You should finish school.


----------



## Free-Flow (Mar 10, 2011)

JAB said:


> You should finish school.


I've heard that a lot, but to be honest I feel pretty miserable in school. I feel like I could be doing something more. Something with more meaning and more gratifying.


----------



## x SF med (Mar 10, 2011)

Free  Flow--  MAKE UP YOUR OWN F*CKING MIND.  Quit whining about it and do something.
If you are in college, it's no wonder you are miserable - it appears you have no focus.
Yes, they call me wiener licker for a reason...


----------



## Diamondback 2/2 (Mar 10, 2011)

In today’s military you need a degree to be a grunt; you might rethink the idea that walking away from an education and joining the military will benefit you in the long run. Promotions, advancement, special units all want educated people. What if you join the military and learn you hate it more than being in school? Stick with your education, suck it up and push through these hard times and it will serve you better down the road when you do join the military. Accomplish one task at a time, 25 meter target and all that good stuff…


----------



## Free-Flow (Mar 10, 2011)

JAB said:


> In today’s military you need a degree to be a grunt; you might rethink the idea that walking away from an education and joining the military will benefit you in the long run. Promotions, advancement, special units all want educated people. What if you join the military and learn you hate it more than being in school? Stick with your education, suck it up and push through these hard times and it will serve you better down the road when you do join the military. Accomplish one task at a time, 25 meter target and all that good stuff…


That's a good point JAB, thanks for your insight.



x SF med said:


> Free  Flow--  MAKE UP YOUR OWN F*CKING MIND.  Quit whining about it and do something.
> If you are in college, it's no wonder you are miserable - it appears you have no focus.
> Yes, they call me wiener licker for a reason...

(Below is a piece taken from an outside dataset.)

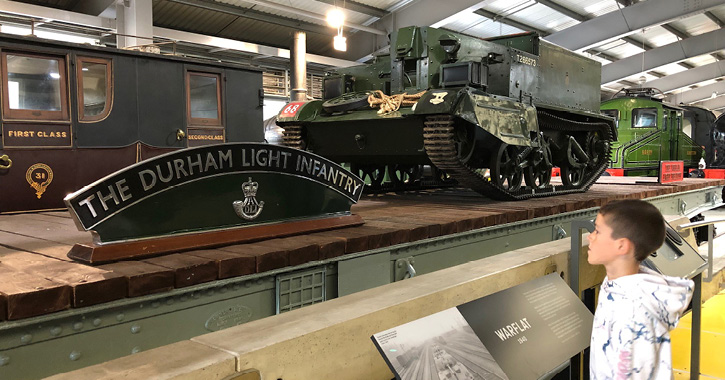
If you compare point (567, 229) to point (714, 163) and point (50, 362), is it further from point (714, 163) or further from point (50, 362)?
point (714, 163)

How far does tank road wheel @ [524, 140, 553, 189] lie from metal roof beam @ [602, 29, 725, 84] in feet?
52.7

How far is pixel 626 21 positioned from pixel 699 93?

How am I whining? Just asking for a bit of guidance from people who've been there ;) How can you say I have no focus, do you know me? Though your post has inspired me "..Do something" I'll do just that.


----------



## SkrewzLoose (Mar 10, 2011)

Great...  Another, "I-want-advice-but-I'm-only-going-to-listen-if-I-like-what-I-hear-otherwise-I'm-going-to-tell-you (the BTDT crowd) that-you're-wrong-about-the-advice-that's-steeped-in- years-of-service-based-on-first-hand-knowledge" thread.
This is like going to a recruiter and telling them everything they're saying is wrong or, as you put it, "I'm not too sure about that lol".  The only difference is that doing it here is exponentially more asinine.


----------



## Free-Flow (Mar 10, 2011)

SkrewzLoose said:


> Great...  Another, "I-want-advice-but-I'm-only-going-to-listen-if-I-like-what-I-hear-otherwise-I'm-going-to-tell-you (the BTDT crowd) that-you're-wrong-about-the-advice-that's-steeped-in- years-of-service-based-on-first-hand-knowledge" thread.
> This is like going to a recruiter and telling them everything they're saying is wrong or, as you put it, "I'm not too sure about that lol".  The only difference is that doing it here is exponentially more asinine.


Not it at all, I accept all of the advice given. I even accepted Sf meds advice, I'm going to stop talking about doing things and just do them. Also about my qoute, I was referencing the part about joining the Air Force.


----------



## Marauder06 (Mar 10, 2011)

I'm a big advocate of higher education, but it isn't for everyone.  If your heart isn't in school, save a lot of time, money, and effort by moving on to something else.  I recommend you call the Army, Air Force, and Marine recruiters nearest you- today- make an appointment and see what they have to offer.  If you like, you can come back on the site with what they told you and provide some unbiased feedback.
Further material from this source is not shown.